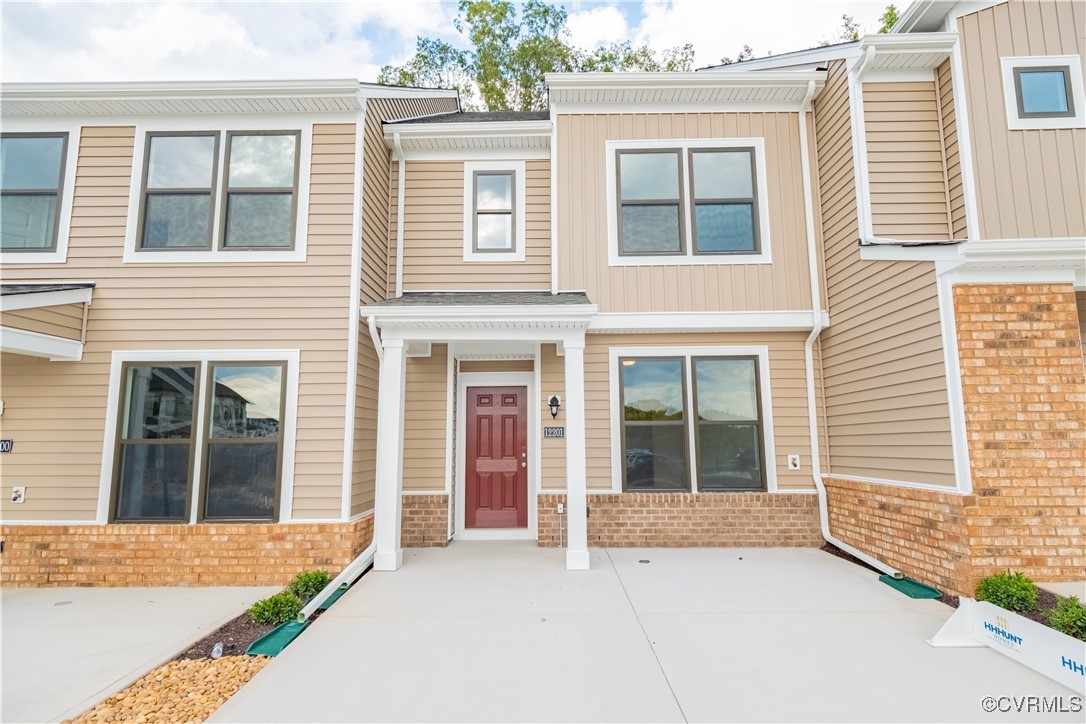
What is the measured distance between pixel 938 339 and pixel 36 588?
8.97 metres

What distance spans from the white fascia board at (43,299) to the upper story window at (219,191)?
2.37ft

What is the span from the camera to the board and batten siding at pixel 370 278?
5.71m

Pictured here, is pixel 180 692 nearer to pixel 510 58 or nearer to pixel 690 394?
pixel 690 394

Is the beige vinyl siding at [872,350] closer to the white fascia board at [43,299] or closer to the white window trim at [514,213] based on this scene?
the white window trim at [514,213]

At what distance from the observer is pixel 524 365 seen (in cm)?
693

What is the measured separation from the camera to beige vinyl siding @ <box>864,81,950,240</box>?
523 centimetres

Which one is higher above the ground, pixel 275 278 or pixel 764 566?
pixel 275 278

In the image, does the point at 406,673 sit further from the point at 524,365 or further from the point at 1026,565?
the point at 1026,565

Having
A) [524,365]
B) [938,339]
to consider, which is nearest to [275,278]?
[524,365]

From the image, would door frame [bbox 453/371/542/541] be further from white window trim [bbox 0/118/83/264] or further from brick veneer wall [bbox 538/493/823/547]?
white window trim [bbox 0/118/83/264]

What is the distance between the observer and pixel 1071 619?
11.0 ft

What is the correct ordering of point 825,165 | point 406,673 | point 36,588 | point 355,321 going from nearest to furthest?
point 406,673, point 36,588, point 355,321, point 825,165

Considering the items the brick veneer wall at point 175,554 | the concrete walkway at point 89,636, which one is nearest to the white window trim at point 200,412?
the brick veneer wall at point 175,554
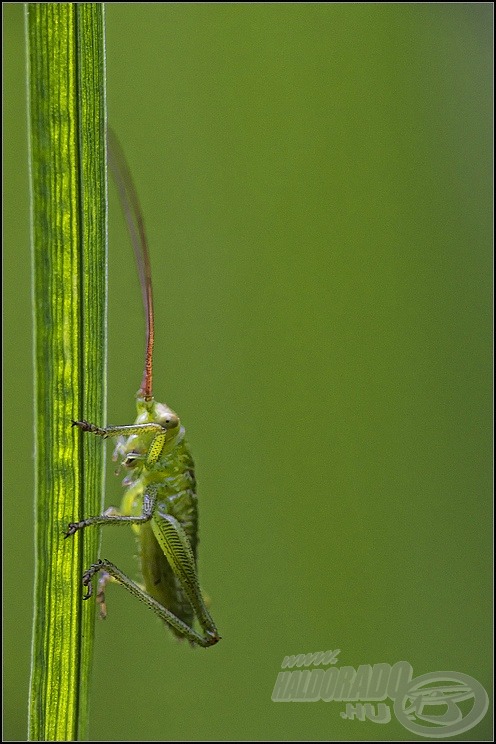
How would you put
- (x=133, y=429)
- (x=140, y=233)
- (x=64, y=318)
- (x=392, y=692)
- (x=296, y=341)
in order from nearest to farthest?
(x=64, y=318) < (x=140, y=233) < (x=133, y=429) < (x=392, y=692) < (x=296, y=341)

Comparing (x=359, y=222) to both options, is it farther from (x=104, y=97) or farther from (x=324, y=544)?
(x=104, y=97)

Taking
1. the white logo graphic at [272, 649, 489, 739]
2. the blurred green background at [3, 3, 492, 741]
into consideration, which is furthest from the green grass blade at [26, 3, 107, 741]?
the blurred green background at [3, 3, 492, 741]

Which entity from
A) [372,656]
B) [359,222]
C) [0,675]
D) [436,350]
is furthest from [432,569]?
[0,675]

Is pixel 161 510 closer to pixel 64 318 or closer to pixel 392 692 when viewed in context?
pixel 392 692

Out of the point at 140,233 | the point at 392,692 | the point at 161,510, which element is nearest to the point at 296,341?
the point at 161,510

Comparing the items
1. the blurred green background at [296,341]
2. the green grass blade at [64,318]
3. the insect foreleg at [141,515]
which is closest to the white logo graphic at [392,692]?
the blurred green background at [296,341]

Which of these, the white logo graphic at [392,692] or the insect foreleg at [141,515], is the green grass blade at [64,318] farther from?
the white logo graphic at [392,692]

════════

Problem to work on |
Reproduce every one of the items above word for word, leaving the pictures out of your answer.

Solution to this task |
What is the measured distance between pixel 938 339 and pixel 36 588?
8.97 metres

What distance spans from the white fascia board at (43,299) to the upper story window at (219,191)?
2.37ft

What is the span from the camera to the board and batten siding at pixel 370 278?
5.71m

Pictured here, is pixel 180 692 nearer to pixel 510 58 or nearer to pixel 690 394?
pixel 690 394

Is the beige vinyl siding at [872,350] closer to the white fascia board at [43,299] or closer to the white window trim at [514,213] based on this scene?
the white window trim at [514,213]

At what distance from the observer is pixel 524 365 seen (in cm)?
693

What is the measured separation from the camera to beige vinyl siding @ <box>864,81,950,240</box>?
523 centimetres

Which one is higher above the ground, pixel 275 278 or pixel 764 566?
pixel 275 278

In the image, does the point at 406,673 sit further from the point at 524,365 or further from the point at 1026,565?
the point at 1026,565

Having
A) [524,365]
B) [938,339]
to consider, which is nearest to [275,278]?
[524,365]

From the image, would door frame [bbox 453/371/542/541] be further from white window trim [bbox 0/118/83/264] or further from brick veneer wall [bbox 538/493/823/547]?
white window trim [bbox 0/118/83/264]

What is the distance between the observer and pixel 1071 619?
11.0 ft

What is the correct ordering of point 825,165 | point 406,673 | point 36,588 | point 355,321 going from nearest to furthest?
point 406,673, point 36,588, point 355,321, point 825,165

Considering the items the brick veneer wall at point 175,554 | the concrete walkway at point 89,636, which one is nearest to the white window trim at point 200,412?
the brick veneer wall at point 175,554
How would you put
- (x=133, y=429)
- (x=140, y=233)
- (x=64, y=318)
- (x=392, y=692)
- (x=296, y=341)
in order from nearest to farthest?
(x=64, y=318) < (x=140, y=233) < (x=133, y=429) < (x=392, y=692) < (x=296, y=341)

Comparing (x=359, y=222) to both options, is it farther from (x=104, y=97) or farther from (x=324, y=544)?
(x=104, y=97)

Taking
1. the white logo graphic at [272, 649, 489, 739]
2. the blurred green background at [3, 3, 492, 741]
into consideration, which is furthest from the green grass blade at [26, 3, 107, 741]?
the blurred green background at [3, 3, 492, 741]

Which entity from
A) [372,656]
B) [359,222]
C) [0,675]
D) [436,350]
is furthest from [432,569]?
[0,675]

Is pixel 161 510 closer to pixel 64 318 or closer to pixel 392 692 when viewed in context?
pixel 392 692

Out of the point at 140,233 | the point at 392,692 | the point at 161,510, which element is nearest to the point at 296,341?
the point at 161,510

Comparing the items
1. the blurred green background at [296,341]
2. the green grass blade at [64,318]
3. the insect foreleg at [141,515]
which is closest to the white logo graphic at [392,692]?
the blurred green background at [296,341]

Which of these, the white logo graphic at [392,692] or the insect foreleg at [141,515], is the green grass blade at [64,318] farther from?
the white logo graphic at [392,692]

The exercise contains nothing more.